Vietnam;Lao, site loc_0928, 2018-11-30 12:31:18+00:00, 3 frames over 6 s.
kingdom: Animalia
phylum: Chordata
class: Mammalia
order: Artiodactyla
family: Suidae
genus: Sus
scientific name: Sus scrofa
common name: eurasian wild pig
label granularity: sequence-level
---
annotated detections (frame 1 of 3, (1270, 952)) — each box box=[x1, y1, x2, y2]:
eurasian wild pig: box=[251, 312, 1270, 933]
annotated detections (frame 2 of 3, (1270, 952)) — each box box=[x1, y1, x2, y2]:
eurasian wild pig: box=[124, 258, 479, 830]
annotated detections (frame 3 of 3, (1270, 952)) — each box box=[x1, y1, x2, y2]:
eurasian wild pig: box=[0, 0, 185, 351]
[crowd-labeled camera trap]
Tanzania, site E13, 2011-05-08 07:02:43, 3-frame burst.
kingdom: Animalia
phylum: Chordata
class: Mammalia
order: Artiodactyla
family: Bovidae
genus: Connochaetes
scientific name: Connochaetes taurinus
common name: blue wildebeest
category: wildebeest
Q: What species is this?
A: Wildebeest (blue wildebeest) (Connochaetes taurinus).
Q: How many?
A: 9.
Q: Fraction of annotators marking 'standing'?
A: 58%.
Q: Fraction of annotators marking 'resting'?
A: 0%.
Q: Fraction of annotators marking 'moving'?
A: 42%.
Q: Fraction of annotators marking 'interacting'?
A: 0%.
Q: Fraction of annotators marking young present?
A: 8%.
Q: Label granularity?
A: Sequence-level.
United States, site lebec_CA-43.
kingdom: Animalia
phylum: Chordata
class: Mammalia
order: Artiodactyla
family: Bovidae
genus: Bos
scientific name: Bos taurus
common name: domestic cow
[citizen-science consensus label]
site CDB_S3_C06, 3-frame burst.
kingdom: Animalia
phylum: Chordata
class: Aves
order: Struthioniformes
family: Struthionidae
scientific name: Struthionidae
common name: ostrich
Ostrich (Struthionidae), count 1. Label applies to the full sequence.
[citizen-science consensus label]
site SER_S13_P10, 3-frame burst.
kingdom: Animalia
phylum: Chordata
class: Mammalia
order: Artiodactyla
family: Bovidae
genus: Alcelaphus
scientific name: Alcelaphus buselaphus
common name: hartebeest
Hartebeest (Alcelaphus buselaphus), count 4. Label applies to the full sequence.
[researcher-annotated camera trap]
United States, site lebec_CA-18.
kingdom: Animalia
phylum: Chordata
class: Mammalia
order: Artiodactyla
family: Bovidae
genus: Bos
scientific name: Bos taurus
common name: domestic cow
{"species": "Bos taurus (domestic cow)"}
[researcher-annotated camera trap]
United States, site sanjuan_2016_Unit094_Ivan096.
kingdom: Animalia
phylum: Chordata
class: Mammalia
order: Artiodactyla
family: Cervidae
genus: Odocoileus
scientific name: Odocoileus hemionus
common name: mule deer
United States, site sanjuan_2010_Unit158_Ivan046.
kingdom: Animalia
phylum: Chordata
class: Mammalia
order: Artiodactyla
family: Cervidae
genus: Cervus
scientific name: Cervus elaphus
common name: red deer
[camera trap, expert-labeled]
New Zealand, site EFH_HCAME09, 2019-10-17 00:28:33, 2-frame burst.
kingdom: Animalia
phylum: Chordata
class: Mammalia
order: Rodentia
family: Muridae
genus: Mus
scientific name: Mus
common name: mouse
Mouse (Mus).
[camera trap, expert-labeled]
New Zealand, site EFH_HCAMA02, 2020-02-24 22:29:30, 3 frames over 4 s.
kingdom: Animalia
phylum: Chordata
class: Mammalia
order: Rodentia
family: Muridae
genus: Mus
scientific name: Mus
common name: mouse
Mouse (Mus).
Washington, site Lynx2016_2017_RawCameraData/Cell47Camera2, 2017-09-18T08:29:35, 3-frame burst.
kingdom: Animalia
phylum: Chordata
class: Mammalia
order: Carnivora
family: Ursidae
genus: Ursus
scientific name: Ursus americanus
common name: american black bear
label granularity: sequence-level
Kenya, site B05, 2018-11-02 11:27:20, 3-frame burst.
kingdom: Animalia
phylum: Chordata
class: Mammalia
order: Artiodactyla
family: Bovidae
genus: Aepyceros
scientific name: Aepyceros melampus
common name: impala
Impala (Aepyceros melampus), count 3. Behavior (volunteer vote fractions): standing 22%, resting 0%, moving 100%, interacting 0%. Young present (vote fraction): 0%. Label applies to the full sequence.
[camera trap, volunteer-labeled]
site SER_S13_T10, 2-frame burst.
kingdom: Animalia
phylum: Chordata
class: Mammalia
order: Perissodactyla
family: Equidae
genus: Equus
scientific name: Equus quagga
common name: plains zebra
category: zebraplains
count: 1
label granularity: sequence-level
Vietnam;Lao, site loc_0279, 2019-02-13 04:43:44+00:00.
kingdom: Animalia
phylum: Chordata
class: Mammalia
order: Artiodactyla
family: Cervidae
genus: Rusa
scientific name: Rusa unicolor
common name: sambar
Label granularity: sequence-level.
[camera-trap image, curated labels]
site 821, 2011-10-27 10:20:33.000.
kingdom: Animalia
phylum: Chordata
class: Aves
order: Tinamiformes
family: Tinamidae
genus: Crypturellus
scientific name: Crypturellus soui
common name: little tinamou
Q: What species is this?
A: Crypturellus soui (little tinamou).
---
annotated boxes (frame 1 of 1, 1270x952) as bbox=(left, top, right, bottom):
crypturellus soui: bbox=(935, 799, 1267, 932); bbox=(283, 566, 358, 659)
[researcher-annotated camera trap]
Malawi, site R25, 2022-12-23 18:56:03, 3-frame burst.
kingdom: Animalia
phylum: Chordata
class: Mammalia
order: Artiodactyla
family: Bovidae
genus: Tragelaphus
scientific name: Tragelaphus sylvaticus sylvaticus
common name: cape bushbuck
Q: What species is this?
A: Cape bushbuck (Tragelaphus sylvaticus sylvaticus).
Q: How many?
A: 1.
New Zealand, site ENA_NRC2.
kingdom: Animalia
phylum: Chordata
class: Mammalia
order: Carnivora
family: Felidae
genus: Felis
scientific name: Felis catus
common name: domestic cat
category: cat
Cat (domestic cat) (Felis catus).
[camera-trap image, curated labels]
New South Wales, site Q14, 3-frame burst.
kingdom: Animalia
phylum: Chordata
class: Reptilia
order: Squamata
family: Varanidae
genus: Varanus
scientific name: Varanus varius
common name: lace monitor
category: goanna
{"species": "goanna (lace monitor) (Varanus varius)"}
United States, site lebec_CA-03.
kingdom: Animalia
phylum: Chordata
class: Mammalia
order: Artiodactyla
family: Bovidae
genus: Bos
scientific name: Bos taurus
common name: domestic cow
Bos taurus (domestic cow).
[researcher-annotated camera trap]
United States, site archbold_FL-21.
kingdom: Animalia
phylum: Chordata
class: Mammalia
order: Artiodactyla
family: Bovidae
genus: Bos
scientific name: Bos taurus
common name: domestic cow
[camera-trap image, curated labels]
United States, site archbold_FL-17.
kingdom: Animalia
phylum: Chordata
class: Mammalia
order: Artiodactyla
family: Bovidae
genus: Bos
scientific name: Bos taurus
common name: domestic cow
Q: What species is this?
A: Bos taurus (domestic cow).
=-=-=-=-=
• _PROMPT_:
Copy all lines of the records in which the string "burst" can be found.

• _ANSWER TO THIS EXERCISE_:
Tanzania, site E13, 2011-05-08 07:02:43, 3-frame burst.
site CDB_S3_C06, 3-frame burst.
site SER_S13_P10, 3-frame burst.
New Zealand, site EFH_HCAME09, 2019-10-17 00:28:33, 2-frame burst.
Washington, site Lynx2016_2017_RawCameraData/Cell47Camera2, 2017-09-18T08:29:35, 3-frame burst.
Kenya, site B05, 2018-11-02 11:27:20, 3-frame burst.
site SER_S13_T10, 2-frame burst.
Malawi, site R25, 2022-12-23 18:56:03, 3-frame burst.
New South Wales, site Q14, 3-frame burst.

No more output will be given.